PROBLEM STATEMENT:
Count the lines in the listing below that contain the word "above", and give only the number.

(Scene question records)
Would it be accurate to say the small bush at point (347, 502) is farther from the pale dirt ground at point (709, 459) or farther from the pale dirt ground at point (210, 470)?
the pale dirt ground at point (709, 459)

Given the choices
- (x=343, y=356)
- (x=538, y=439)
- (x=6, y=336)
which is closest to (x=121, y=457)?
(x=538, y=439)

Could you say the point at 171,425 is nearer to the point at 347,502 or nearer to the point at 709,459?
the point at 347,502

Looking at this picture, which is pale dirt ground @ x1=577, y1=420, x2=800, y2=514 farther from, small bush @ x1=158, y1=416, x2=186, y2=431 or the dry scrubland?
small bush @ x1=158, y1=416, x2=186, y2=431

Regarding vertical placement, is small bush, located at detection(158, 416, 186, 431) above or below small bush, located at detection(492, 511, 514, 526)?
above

---

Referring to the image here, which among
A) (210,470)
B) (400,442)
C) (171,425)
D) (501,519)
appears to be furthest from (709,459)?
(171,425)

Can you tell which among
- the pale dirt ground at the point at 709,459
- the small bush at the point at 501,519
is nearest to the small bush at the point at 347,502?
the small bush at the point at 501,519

COMPLETE OUTPUT:
2